• **Job**: Please copy out the data word for word, from the line containing "How far from the camera is the dark" up to and including the final line of the data, and nothing else.

• **Material for this task**:
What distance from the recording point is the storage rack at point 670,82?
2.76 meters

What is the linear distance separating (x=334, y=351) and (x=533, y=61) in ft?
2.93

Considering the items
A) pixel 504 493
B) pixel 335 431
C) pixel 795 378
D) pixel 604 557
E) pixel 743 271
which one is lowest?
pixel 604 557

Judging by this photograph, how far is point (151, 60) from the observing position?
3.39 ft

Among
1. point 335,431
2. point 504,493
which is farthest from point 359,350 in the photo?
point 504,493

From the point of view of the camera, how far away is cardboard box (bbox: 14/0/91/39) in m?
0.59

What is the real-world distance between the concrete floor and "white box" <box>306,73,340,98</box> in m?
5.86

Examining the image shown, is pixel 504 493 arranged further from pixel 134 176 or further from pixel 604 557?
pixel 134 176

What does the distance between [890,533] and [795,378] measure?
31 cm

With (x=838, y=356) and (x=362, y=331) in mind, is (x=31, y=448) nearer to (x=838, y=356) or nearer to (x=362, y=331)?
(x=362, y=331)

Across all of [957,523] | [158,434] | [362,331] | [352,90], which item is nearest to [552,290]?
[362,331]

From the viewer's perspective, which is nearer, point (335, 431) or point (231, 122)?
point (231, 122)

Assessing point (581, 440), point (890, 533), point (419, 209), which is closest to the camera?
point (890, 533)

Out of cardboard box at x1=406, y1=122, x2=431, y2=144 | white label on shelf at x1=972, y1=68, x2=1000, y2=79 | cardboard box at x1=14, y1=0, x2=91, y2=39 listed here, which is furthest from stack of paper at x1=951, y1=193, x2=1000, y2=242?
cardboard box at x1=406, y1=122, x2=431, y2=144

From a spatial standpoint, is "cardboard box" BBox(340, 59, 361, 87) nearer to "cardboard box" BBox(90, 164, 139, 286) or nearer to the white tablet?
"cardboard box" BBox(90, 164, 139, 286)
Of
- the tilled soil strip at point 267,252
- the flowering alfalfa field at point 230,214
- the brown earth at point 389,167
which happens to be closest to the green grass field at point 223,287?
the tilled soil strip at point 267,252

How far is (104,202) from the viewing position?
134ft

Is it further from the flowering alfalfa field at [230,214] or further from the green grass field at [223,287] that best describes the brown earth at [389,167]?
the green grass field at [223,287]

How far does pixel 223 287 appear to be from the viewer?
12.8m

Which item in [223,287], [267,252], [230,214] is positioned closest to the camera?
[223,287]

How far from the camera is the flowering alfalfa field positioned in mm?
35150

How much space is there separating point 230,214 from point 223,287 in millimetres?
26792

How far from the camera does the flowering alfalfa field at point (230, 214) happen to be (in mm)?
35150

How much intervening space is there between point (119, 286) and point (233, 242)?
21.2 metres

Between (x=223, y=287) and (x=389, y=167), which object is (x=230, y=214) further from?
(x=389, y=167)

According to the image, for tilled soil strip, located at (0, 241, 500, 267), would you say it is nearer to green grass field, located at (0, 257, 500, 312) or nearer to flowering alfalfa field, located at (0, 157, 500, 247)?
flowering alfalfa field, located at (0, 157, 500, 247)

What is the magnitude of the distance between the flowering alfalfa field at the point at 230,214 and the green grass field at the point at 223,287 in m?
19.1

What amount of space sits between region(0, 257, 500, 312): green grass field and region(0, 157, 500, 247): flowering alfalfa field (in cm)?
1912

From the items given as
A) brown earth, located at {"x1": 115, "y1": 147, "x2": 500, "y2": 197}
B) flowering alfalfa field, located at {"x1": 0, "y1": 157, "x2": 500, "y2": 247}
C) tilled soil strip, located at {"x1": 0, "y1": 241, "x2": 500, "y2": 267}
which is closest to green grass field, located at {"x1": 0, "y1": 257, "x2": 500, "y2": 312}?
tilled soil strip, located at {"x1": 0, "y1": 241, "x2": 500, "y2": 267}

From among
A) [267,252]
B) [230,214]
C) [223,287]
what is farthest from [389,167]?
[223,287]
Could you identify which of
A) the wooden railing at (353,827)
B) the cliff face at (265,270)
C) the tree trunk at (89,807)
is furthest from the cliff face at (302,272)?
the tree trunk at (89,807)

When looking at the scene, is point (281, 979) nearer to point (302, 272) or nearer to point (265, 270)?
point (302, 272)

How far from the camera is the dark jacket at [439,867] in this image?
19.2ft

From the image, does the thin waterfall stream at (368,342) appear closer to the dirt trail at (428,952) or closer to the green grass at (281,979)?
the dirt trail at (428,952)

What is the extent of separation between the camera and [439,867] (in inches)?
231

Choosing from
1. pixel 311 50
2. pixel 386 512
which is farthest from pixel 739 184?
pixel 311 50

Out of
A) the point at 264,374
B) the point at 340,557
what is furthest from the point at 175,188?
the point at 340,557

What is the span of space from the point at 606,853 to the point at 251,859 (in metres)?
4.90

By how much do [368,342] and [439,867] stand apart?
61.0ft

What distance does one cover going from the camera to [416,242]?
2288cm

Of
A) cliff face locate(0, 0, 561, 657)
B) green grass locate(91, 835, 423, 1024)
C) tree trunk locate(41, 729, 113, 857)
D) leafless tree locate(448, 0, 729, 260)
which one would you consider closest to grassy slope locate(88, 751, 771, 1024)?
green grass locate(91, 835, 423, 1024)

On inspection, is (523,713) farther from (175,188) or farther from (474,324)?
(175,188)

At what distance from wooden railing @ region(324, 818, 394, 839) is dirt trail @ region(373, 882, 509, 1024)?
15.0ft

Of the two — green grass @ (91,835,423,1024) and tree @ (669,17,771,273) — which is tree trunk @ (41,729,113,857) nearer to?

• **Result for this task**:
How far from the camera is the dark jacket at [439,867] in this image?
19.2ft

From the image, does the thin waterfall stream at (368,342) appear closer to the dirt trail at (428,952) or closer to the green grass at (281,979)?
the dirt trail at (428,952)

What is the extent of separation between the camera and [439,867] (in inches)?
231

Choosing from
1. pixel 311 50
2. pixel 386 512
which is farthest from pixel 739 184?
pixel 311 50

Out of
A) the point at 264,374
B) the point at 340,557
what is furthest from the point at 175,188?
the point at 340,557

What is the span of space from the point at 606,853 to the point at 251,859 (in metres)?
4.90

By how much do [368,342] and [439,867] stand apart?
61.0ft

What distance does one cover going from the camera to [416,242]?
2288cm

Of
A) cliff face locate(0, 0, 561, 657)
B) green grass locate(91, 835, 423, 1024)
C) tree trunk locate(41, 729, 113, 857)
D) leafless tree locate(448, 0, 729, 260)
which one would you consider closest to grassy slope locate(88, 751, 771, 1024)?
green grass locate(91, 835, 423, 1024)

On inspection, is (523,713) farther from (175,188) or farther from (474,324)?
(175,188)

At what distance from wooden railing @ region(324, 818, 394, 839) is dirt trail @ region(373, 882, 509, 1024)?
15.0ft

Of the two — green grass @ (91,835,423,1024) and tree @ (669,17,771,273) — which is tree trunk @ (41,729,113,857) nearer to?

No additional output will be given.